# [Problem A]
Please rewrite the paragraph of the critical_path source code that begins "A data frame of tasks" as a short list, keeping its main facts.
# [Problem B]
Translate this sentence from the critical_path source code into Spanish: "Type 'taskdata1' into the console for an example of valid data."
# [Problem C]
Carry the critical_path source code forward from its final line.

# [Passage given]
"""

R/critical_path.R

Defines functions critical_path gantt network_diagram simulation

Documented in critical_path gantt network_diagram simulation

#' Generate the critical path for a collection of related tasks
#'
#' @param df A data frame of tasks with columns ID, name, duration,
#' id's of predecessrs (as a comma separated string) in that order.
#' Name of columns does not matter, only order. Type 'taskdata1' into the
#' console for an example of valid data.
#' @param gantt Boolean that specifies whether or not to produce a gantt
#' chart of the results.
#' @param network Boolean that specifies whether or not to produce a
#' network diagram of the results
#' @param start_date Starting date for the project. Defaults to the
#' current date.
#' @return A list of results.
#'
#' \itemize{
#' \item \strong{critical_path} The id's of the critical path.
#' \item \strong{results} A data frame representation of the results that
#' can be passed to the 'gantt' function.
#' \item \strong{gantt} Gantt chart if 'gantt' argument is true.
#' \item \strong{duration} The duration of the project in days.
#' \item \strong{end_date} The end date of the project.
#' \item \strong{network} Network diagram if 'network' argument true.
#' }
#' @examples
#' # Use provided sample data
#' df <- taskdata1
#'
#' res <- critical_path(df)
#'
#' @export
critical_path <- function(df, gantt = F, network = F, start_date = Sys.Date()){

  # Make sure the start date is in the right format
  start_date <- as.Date(start_date)

  # Extract out the data
  data <- df[, 1:4]

  # Run the preprocess function
  processed_data <- preprocess(data)
  all_tasks <- processed_data[[1]]
  new_ids <- processed_data[[2]]
  graph <- processed_data[[3]]

  # Perform the walk ahead
  walk_ahead(all_tasks, new_ids, start_date)

  # Perform the walk back
  walk_back(all_tasks, new_ids)

  # Prepare the results list
  ret <- list()

  # Calculate the critical path
  c_path <- crit_path(new_ids, all_tasks)

  # Remove source and sink
  if ("%id_source%" %in% c_path) {
    c_path <-  c_path[c(-1)]
  }

  if ("%id_sink%" %in% c_path) {
    c_path <- c_path[c(-length(c_path))]
  }

  ret$critical_path <- c_path
  ret$results <- to_data_frame(all_tasks)

  # If gantt is true, add network diagram to results
  if (gantt) {
    ret$gantt <- gantt(ret, start_date = start_date)
  }

  # Calculate the total durations and end date
  time_diff <- max(ret$results$end_date) -
                min(ret$results$start_date)
  ret$total_duration <- as.numeric(time_diff, unit = "days")

"""

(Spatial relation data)
"""

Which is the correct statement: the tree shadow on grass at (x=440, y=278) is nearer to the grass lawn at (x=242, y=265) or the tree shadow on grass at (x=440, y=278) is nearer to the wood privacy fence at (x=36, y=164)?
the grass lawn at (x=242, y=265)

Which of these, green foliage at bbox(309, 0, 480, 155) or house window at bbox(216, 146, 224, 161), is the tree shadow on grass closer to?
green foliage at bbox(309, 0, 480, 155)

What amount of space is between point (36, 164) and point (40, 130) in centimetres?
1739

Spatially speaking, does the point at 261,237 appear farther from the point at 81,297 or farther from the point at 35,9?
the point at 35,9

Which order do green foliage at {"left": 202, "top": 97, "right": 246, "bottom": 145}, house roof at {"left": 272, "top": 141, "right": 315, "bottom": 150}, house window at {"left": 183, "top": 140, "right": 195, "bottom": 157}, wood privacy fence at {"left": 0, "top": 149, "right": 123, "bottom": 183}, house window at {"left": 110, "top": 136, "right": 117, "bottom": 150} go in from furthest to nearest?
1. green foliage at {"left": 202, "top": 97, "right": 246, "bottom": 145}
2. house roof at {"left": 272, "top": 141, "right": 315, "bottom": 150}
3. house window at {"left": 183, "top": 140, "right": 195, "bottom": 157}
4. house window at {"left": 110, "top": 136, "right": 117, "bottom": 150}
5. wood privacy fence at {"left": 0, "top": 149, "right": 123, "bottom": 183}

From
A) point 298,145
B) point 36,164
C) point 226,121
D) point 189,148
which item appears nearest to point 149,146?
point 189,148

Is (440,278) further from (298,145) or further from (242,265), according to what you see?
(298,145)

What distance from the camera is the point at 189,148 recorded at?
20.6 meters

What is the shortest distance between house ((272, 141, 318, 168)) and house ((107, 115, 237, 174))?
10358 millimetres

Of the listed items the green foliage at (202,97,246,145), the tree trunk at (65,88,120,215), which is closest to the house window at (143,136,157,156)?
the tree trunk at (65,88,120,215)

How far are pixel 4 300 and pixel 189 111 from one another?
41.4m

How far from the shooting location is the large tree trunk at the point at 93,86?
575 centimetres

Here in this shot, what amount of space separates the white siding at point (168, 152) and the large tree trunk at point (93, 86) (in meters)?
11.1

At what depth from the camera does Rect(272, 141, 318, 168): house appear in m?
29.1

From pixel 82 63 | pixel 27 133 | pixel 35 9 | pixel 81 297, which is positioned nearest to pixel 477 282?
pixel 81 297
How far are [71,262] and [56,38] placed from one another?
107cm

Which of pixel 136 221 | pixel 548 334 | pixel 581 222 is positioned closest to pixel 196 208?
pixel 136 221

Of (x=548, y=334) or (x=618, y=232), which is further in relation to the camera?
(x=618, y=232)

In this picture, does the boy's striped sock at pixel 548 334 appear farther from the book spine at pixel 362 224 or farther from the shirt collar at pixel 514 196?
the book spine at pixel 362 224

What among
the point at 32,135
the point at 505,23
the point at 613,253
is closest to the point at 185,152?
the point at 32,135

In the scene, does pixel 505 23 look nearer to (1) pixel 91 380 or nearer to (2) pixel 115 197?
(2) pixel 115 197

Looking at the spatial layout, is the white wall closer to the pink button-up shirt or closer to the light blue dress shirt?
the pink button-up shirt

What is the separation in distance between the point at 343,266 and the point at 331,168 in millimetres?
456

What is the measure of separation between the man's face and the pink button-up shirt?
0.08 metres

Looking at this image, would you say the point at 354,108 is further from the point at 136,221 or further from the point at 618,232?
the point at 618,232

"""

# [Response A]
- Input: a data frame of tasks
- Columns, in this order: ID, name, duration, and the IDs of predecessors as a comma-separated string
- Column names do not matter; only their order does
- Typing 'taskdata1' into the console shows an example of valid data

# [Response B]
Escriba 'taskdata1' en la consola para ver un ejemplo de datos válidos.

# [Response C]
  ret$end_date <- start_date + ret$total_duration
  ret$network <- graph

  # If network is true, add network diagram
  if (network) {
    ret$network_diagram <- network_diagram(ret)
  }

  # Return the results
  ret
}

#' Creates a Gantt chart of tasks in a project.
#'
#' @param df Task input. This can either be a data frame of raw data
#' (i.e not from the 'critical_path' function) or can the return value
#' from calling the 'critical path' function. If the data is raw, if must
#' have columns "ID, name, duration, dependencies" in that order. These
#' columns need not be named but they must be in that order. Type 'taskdata1'
#' into the console for an example of raw data.
#' @param start_date Starting date for the project. Defaults to the current
#' date.
#' @param color_critical Default: #f4424b (red). The color of the bars for
#' tasks in the critical path.
#' @param color_non_critical Default: #41a9f4 (light blue). The color of
#' the bars for tasks not in the critical path.
#' @param bar_size Default: 8. The size of the bars in the Gantt chart.
#' @param text_size Default: 3. The size of the text in the Gantt chart.
#' The color of the bars for tasks not in the critical path.
#' @return A gantt chart for the tasks. If data has been processed by the
#' critical path function, then this gantt chart will color the critical
#' path elements.
#' @examples
#' # Use raw example data
#' data <- taskdata1
#' # Create a gantt chart using the raw data
#' gantt(data)
#'
#' res <- critical_path(data)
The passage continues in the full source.